The marriage left me with no support system, so I am carefully rebuilding one. The thing is, all of my new friends have complete lives and families. They don’t need to ask people outside of their family circle for help. Any time I need a second pair of hands for something, I have to make an ask, and I fear burdening people. How can I build a network around me and not feel like a leech? — Rebuilding

Dear Rebuilding: So, I’m thinking as I read this about suggesting X, then Y, then Z, and now I think your best approach is all of them. Or 10 approaches, or however many you have the energy for, to maximize your exposure to potential connection­s, since only some will pay off.

That can include even the friends who don’t “need” people outside their family circles. For one, it’s not all about need for help (see next paragraph), and for the other, you are in a perfect position to know that a life that appears complete from the outside can be different from the inside, or in an instant.

Too vulture-y. Sorry.

Point is to work on your relationsh­ips for the sake of them — as social exchanges, lunch or coffee or walks or listening to live music or whatever connection develops organicall­y — without assuming any outcome besides company. You’re right not to overload anyone, but I think even more important is the giving of your friendship for the sake of it. Meetings for a cause or organizati­on, classes, or some other regular proximity to others can stand in as the “give” in the give-and-take you want.

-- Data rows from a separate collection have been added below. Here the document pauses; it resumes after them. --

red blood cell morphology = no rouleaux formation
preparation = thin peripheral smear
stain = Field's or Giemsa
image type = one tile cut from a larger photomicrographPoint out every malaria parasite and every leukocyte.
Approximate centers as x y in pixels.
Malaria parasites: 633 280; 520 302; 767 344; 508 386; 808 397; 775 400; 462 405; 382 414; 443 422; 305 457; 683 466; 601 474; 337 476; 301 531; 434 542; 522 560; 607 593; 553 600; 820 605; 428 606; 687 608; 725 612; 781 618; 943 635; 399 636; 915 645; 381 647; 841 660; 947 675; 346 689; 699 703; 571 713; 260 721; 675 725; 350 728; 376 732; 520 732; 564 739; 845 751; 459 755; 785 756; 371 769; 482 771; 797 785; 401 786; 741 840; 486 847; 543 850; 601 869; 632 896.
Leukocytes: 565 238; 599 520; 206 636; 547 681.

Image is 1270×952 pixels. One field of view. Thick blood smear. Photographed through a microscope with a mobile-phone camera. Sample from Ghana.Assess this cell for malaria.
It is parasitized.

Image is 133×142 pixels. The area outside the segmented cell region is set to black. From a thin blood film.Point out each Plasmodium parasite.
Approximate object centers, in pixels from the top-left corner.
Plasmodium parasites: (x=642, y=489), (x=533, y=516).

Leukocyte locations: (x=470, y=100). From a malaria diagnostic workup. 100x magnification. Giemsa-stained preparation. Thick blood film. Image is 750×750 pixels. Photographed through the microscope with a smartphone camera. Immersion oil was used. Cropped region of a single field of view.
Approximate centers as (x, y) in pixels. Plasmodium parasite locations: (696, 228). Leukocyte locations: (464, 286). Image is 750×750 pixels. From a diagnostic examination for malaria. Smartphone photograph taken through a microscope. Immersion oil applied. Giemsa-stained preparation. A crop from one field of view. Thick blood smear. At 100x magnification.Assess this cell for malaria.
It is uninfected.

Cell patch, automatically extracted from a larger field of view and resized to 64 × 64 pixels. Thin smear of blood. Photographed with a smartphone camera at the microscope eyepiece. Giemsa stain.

Also, don’t assume you’re not wanted in “complete” circles. People tend to be inclusive but don’t always notice opportunit­ies, or don’t know they need you till they know. Readers’ thoughts:

“There are plenty of weekends where my husband just wants to sit around the house, and my kids all have plans with their friends, and I feel really lonely and long for the days of youth when a friend would say, ‘Hey, do you want to go to Target with me?’ Please ask people to do things with you. You might be doing them a favor, too.”

“A lot of your friends who have “complete” circles can easily expand that circle to fit one more. Give warmly and be present, and see what develops. If it turns out not to work, that’s fine — you’ve still built some connection­s, and you can keep meeting new people you may mesh more closely with.”

“My husband and I feel emotionall­y rewarded when we are able to be supportive of our neighbors and friends. Sometimes, it’s doing a physical task that they struggle with. Other times, it’s offering to pick up something at the store. It never feels like a burden. It feels like community.”